Large swings in ETF flows make it hard to forecast valuations and are likely introducing new risks into the market, says Vanguard founder Jack Bogle.

Christine Benz: Do you think there's a risk that investors today, given the length of this current bull run for stocks, are a little bit complacent about equity market risk? Do you think they've kind of forgotten how terrible the losses were during the financial crisis and it's kind of off to the races with heavy equity allocations?

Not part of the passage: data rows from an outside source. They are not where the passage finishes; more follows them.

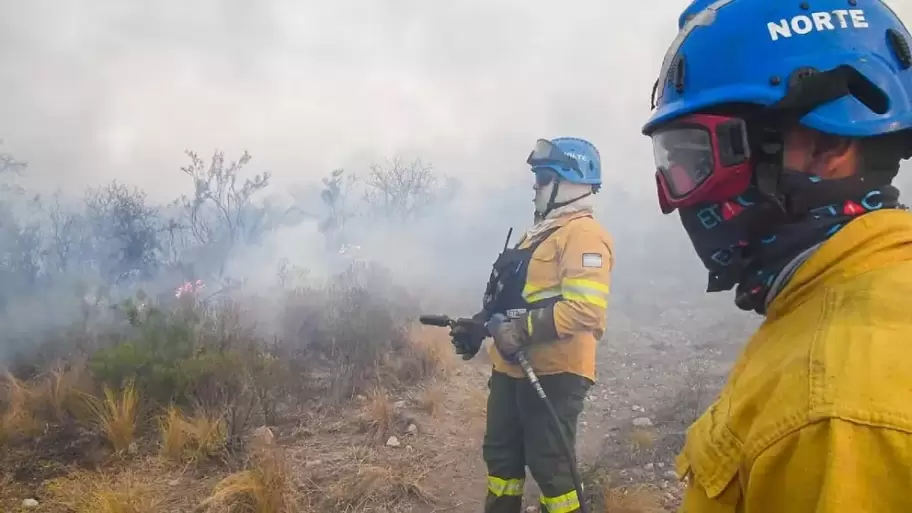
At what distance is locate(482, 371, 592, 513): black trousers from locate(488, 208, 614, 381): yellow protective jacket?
0.27 feet

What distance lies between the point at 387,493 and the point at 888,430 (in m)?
3.57

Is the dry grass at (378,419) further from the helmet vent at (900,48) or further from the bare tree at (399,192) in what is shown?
the bare tree at (399,192)

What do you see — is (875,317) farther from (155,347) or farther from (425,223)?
(425,223)

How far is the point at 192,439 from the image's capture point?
423 cm

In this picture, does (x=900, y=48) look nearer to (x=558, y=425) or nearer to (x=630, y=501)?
(x=558, y=425)

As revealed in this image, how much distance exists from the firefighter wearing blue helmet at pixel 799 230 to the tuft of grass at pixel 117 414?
4.34 metres

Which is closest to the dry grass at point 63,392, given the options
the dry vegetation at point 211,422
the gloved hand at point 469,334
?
the dry vegetation at point 211,422

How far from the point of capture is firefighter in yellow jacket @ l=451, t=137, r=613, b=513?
113 inches

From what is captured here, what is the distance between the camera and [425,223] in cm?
1919

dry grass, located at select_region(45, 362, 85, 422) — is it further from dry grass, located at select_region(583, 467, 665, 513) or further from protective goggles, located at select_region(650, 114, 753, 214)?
protective goggles, located at select_region(650, 114, 753, 214)

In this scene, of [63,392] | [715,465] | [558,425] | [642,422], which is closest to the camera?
[715,465]

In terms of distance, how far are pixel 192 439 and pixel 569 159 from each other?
10.6 feet

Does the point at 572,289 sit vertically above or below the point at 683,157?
below

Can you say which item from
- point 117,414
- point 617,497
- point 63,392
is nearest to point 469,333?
point 617,497
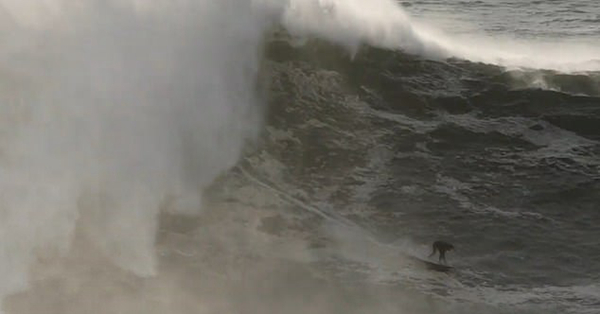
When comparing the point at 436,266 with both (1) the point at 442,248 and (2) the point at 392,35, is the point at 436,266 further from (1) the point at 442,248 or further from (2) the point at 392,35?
(2) the point at 392,35

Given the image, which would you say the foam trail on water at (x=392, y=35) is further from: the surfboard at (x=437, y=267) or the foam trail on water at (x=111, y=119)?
the surfboard at (x=437, y=267)

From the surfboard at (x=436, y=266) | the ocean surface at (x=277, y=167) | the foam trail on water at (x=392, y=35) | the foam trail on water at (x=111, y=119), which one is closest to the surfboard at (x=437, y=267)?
the surfboard at (x=436, y=266)

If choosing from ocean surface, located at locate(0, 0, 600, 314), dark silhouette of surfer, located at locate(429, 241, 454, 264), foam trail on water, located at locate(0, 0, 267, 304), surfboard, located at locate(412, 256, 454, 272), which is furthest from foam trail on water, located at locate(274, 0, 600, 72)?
surfboard, located at locate(412, 256, 454, 272)

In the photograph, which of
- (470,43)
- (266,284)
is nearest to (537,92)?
(470,43)

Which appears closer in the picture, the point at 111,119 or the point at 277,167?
the point at 111,119

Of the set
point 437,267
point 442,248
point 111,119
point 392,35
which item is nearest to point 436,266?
point 437,267

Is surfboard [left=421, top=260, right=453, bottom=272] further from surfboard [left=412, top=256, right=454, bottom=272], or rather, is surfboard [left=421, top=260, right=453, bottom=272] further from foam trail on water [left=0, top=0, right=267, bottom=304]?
foam trail on water [left=0, top=0, right=267, bottom=304]

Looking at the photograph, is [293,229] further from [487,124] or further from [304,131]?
[487,124]
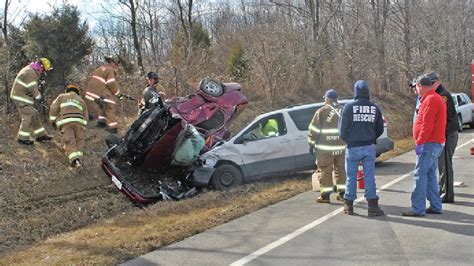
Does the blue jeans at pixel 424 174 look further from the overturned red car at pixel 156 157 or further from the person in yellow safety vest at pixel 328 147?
the overturned red car at pixel 156 157

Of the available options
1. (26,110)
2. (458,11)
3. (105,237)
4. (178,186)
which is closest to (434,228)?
(105,237)

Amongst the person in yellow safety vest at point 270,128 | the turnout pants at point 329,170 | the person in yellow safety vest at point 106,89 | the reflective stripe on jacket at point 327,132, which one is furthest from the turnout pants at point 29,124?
the turnout pants at point 329,170

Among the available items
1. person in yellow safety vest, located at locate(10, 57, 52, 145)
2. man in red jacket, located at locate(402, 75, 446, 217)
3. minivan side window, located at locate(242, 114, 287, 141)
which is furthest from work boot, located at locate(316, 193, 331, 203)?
person in yellow safety vest, located at locate(10, 57, 52, 145)

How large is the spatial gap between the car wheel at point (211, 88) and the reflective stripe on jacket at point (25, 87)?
12.0 feet

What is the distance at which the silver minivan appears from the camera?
1043cm

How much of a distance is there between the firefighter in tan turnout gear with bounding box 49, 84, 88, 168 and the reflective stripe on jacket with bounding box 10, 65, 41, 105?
66cm

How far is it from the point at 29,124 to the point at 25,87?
34.0 inches

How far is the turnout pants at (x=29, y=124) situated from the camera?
11.6 m

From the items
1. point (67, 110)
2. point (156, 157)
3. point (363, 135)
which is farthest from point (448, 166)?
point (67, 110)

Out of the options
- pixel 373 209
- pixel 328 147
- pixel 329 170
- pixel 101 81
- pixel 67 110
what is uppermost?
pixel 101 81

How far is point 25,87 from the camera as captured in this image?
11.5 metres

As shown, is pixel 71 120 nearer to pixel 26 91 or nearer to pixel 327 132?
pixel 26 91

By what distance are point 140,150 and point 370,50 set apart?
80.3 feet

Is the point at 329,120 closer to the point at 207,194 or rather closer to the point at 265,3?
the point at 207,194
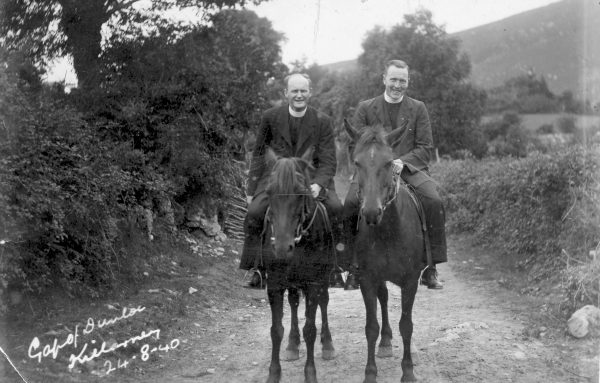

Jack Bogle: Well, that's a really hard question to answer. We know what mutual fund flows are, and they're very, very heavily oriented toward index funds, which is a vote of confidence basically in American business, and we know they're very negative on managed funds, but it balances out to cash flowing in regularly. The fly in the ointment in all these monthly data we see--which I think can now be safely disregarded--is we have exchange-traded funds and the swings in exchange-traded funds from one month to another in their cash flows are extraordinary. I don't know the exact numbers, but at the market high back in 2007 in the month that it hit its high, maybe, I guess it was April or May maybe, investors in ETFs bought I think around $30 billion in a given month. When the market hit its low or shortly thereafter, February or March of 2009, they withdrew at the bottom about $30 billion. I think maybe closer to $20 billion.

Those two months looked at in isolation, give you a totally misleading impression and of course most of that--I shouldn't say of course but I think you recognize--that most of those swings are in the SPDR, the Standard & Poor's 500 Index Fund in exchange-traded form. We have a market system before us that we've never had before. That makes any kind of forecasting of valuations, particularly in the short term, very, very difficult to do. Then we had these rapidly traded, exchange-traded funds that I think pose a certain risk to the market, although I can't define what that risk is.

I can tell you that we completed a study that is in the book--no, I guess it's not in the book, but in some work I've been doing--showing that in the last 10 years the average traditional index fund, TIF, write that down--that's the number that I'm trying to get everybody to use ...

Benz: Versus ETF.

Bogle: ... And without any success whatsoever--if we're in traditional index funds, a return of around 8% in the past 10 years, and for the ETF, we have a return of about 4.5%, less than that, close to 4%.

Benz: This is dollar-weighted returns based on investors' timing?

Bogle: Dollar-weighted returns. Right out of their annual reports. It's a little bit crude, but it works.